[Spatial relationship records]
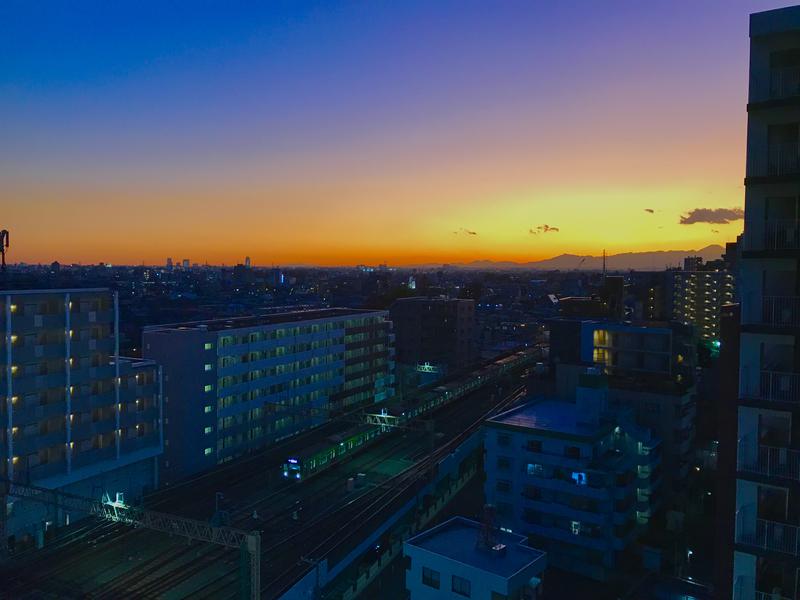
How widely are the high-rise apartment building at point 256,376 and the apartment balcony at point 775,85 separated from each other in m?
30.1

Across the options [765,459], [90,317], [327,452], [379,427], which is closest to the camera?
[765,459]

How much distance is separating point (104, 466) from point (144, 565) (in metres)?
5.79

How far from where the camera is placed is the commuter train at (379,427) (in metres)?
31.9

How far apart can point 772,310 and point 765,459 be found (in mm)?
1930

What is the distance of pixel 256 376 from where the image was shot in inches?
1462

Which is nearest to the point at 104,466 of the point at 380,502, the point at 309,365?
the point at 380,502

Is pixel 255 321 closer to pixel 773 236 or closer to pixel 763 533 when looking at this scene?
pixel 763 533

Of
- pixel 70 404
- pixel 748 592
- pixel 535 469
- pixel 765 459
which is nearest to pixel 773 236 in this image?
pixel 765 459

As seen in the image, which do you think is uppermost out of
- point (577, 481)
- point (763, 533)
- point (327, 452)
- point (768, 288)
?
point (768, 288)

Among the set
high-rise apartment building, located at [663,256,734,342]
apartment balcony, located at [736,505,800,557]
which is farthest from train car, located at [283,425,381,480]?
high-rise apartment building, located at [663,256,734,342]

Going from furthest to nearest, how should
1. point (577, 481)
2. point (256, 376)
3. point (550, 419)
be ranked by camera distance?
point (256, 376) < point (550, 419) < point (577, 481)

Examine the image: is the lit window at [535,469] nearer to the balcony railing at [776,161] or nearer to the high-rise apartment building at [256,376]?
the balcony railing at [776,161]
---
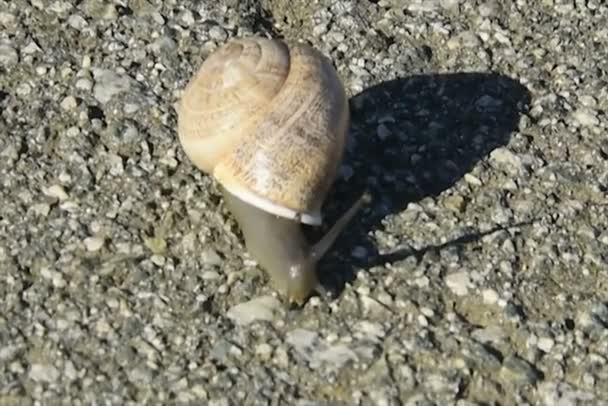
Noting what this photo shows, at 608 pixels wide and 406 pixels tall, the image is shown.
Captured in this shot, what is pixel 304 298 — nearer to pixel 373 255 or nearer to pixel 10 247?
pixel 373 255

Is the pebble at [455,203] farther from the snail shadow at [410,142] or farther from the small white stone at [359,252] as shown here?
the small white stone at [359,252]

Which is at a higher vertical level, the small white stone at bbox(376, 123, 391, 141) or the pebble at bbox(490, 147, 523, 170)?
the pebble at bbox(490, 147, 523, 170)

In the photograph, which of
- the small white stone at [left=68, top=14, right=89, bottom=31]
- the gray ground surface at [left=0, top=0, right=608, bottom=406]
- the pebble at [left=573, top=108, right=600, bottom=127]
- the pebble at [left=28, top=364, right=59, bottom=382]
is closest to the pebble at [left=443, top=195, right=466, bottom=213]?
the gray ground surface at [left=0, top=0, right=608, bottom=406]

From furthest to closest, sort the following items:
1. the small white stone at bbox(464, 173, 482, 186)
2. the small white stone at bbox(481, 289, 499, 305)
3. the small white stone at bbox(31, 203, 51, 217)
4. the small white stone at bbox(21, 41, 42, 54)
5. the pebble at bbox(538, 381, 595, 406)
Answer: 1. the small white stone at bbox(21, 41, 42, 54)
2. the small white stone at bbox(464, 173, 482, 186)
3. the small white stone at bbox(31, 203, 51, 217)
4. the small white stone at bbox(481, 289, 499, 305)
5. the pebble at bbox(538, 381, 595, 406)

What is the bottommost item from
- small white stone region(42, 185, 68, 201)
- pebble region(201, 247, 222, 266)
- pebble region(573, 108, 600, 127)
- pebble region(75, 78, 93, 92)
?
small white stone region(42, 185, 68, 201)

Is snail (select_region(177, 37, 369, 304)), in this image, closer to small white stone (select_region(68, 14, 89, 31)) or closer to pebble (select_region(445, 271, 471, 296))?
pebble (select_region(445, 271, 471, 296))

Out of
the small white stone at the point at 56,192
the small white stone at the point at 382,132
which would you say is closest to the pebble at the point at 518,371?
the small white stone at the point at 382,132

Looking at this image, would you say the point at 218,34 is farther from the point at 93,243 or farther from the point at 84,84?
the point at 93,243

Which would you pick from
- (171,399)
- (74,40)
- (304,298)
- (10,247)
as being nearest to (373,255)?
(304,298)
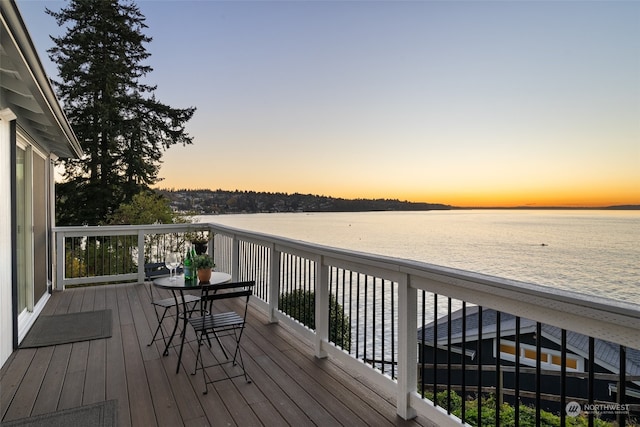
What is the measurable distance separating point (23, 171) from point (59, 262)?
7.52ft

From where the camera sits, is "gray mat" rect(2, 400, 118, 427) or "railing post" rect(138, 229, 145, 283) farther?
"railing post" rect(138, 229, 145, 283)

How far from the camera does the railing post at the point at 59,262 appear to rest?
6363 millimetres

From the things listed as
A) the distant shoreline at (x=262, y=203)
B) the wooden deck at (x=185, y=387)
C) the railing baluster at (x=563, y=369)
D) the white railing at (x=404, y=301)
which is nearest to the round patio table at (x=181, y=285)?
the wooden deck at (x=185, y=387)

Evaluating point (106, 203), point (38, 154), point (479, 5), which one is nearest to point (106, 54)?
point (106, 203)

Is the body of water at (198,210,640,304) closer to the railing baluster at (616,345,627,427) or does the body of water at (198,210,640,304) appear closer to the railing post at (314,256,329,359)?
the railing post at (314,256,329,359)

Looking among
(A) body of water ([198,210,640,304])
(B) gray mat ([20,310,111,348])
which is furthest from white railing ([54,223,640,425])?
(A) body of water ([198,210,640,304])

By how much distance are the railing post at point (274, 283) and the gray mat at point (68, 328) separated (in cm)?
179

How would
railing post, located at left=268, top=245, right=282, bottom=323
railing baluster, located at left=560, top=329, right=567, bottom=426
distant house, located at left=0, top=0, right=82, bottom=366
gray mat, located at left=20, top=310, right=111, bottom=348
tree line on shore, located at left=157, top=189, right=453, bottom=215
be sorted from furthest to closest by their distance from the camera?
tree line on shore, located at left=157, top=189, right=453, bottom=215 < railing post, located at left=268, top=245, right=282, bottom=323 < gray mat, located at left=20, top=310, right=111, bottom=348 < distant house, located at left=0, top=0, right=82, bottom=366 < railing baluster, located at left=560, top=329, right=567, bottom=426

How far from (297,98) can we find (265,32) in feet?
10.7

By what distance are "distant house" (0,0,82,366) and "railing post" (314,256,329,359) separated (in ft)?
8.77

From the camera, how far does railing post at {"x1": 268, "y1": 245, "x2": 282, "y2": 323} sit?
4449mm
...
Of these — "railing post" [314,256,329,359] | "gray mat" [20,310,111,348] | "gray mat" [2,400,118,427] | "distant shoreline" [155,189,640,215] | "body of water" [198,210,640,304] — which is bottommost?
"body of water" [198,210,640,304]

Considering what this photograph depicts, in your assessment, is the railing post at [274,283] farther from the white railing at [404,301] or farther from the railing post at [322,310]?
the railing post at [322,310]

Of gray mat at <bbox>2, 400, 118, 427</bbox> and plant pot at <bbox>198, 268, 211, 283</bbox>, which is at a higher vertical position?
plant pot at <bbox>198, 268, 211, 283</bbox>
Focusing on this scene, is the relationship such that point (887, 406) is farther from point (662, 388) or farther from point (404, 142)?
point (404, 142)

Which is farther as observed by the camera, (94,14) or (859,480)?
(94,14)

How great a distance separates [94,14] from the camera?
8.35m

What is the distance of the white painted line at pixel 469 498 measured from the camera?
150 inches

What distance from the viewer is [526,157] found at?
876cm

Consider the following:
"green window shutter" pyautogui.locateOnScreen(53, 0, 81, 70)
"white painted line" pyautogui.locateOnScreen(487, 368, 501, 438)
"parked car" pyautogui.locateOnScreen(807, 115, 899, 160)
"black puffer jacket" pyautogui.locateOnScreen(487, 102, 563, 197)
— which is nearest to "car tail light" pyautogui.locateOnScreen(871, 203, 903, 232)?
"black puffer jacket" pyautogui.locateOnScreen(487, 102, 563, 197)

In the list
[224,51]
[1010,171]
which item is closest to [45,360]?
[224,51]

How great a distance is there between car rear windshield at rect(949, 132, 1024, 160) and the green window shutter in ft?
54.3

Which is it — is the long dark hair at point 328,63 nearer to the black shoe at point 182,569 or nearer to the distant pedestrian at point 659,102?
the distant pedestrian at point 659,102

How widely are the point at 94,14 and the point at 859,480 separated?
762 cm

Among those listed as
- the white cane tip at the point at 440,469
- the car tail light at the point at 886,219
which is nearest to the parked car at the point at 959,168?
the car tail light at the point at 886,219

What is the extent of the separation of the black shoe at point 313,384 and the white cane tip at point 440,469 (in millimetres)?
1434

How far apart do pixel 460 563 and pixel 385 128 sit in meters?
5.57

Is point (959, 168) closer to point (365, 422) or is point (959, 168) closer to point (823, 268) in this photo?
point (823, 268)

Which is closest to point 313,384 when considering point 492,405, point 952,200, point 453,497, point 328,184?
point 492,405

■ Task to complete ■
Write out the items above word for word, beginning at the line that contains "How widely are the high-rise" and stopping after the line that contains "point (256, 376) <". Include both of those lines and nothing else.

■ Reply to the task ■
How widely are the high-rise apartment building at point 256,376 and the apartment balcony at point 775,85 separated from each other in m?
30.1

Across the options [765,459], [90,317], [327,452], [379,427], which is closest to the camera?
[765,459]

How much distance is separating point (104, 466) from point (144, 565) (in metres)?
5.79

How far from where the camera is placed is the commuter train at (379,427) (in metres)?
31.9

How far apart can point 772,310 and point 765,459 be found (in mm)?
1930

What is the distance of pixel 256 376 from where the image was shot in inches?
1462

Which is nearest to the point at 104,466 of the point at 380,502, the point at 309,365?
the point at 380,502

Is pixel 255 321 closer to pixel 773 236 or closer to pixel 763 533 when looking at this scene?
pixel 763 533

Of
- pixel 70 404
- pixel 748 592
- pixel 535 469
- pixel 765 459
which is nearest to pixel 773 236 in this image?
pixel 765 459

As seen in the image, which do you think is uppermost out of
- point (577, 481)
- point (763, 533)
- point (327, 452)
- point (768, 288)
?
point (768, 288)

Among the set
high-rise apartment building, located at [663,256,734,342]
apartment balcony, located at [736,505,800,557]
which is farthest from train car, located at [283,425,381,480]?
high-rise apartment building, located at [663,256,734,342]

Going from furthest to nearest, how should
1. point (577, 481)
2. point (256, 376)
3. point (550, 419)
be ranked by camera distance?
point (256, 376) < point (550, 419) < point (577, 481)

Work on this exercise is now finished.